Wer Mutter ist und mit dem Gedanken spielt, sich selbstständig zu machen, kommt an Esther Eisenhardt nicht vorbei. Die Berlinerin hat Mompreneurs gegründet - ein Netzwerk und Wegweiser von und für selbstständige Mütter, die mit weniger mehr erreichen wollen. Wir sind schon lange Fans von Mompreneurs und freuen uns deshalb, dass wir Esther für ein Interview gewinnen konnten: 

1. Liebe Esther, Du hattest einen tollen, sicher gut bezahlten Job in einer Führungsposition – den Du gekündigt hast, um Dich selbstständig zu machen. Kannst Du Dich noch an die Reaktionen aus Deinem Umfeld erinnern?

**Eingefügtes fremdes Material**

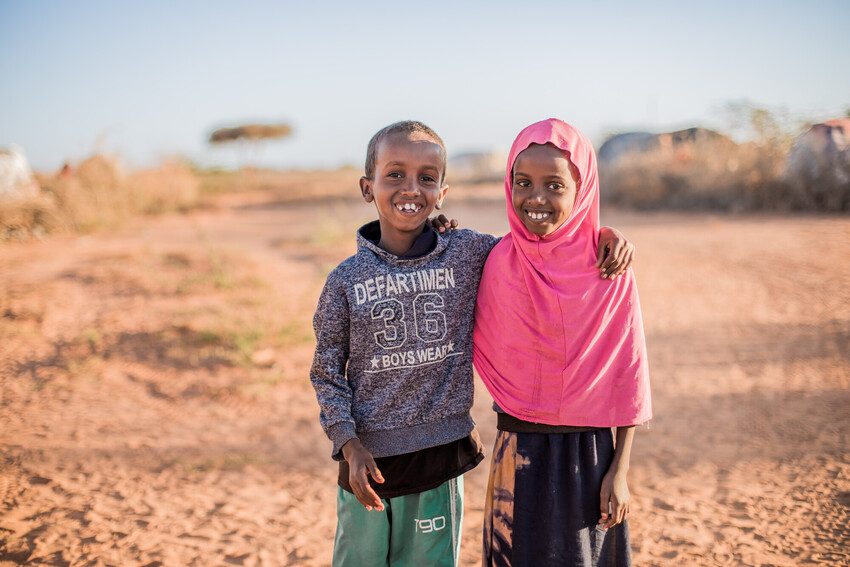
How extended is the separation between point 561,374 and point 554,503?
0.39 meters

Ja, ich habe viele Jahre in der Internetbranche gearbeitet, das hat Spaß gemacht. Aber in mir war schon immer der Wunsch, was Eigenes zu machen. Als ich das dann gewagt habe, bekam ich eigentlich nur positive Rückmeldungen. Viele Mütter, denen ich das erzählt habe, fanden es mutig – sagten aber auch, sie hätten sich das nicht getraut.

2. Gab es denn einen konkreten Moment, einen Auslöser, für Deine Entscheidung oder ist dieser Gedanke langsam gereift?

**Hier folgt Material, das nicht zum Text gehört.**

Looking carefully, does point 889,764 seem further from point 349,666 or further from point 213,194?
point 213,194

Es gab viele kleine Situationen, in denen ich gemerkt habe, dass ich flexibler arbeiten möchte. Mein Mann ist viel beruflich unterwegs, da muss ich einiges abfangen. Das war bei meinem alten Job kaum mehr möglich. Ich war außerdem dort die einzige Frau mit Kindern, bei einigen Kollegen fehlte das Verständnis, wenn ich nachmittags los gegangen bin – auch wenn ich morgens schon weit vor ihnen im Büro war.

3. Ich habe viele Mami-Freundinnen, die auf ihren Teilzeit-Stellen versauern. Worin siehst Du das größte Problem mit diesen Teilzeit-Stellen?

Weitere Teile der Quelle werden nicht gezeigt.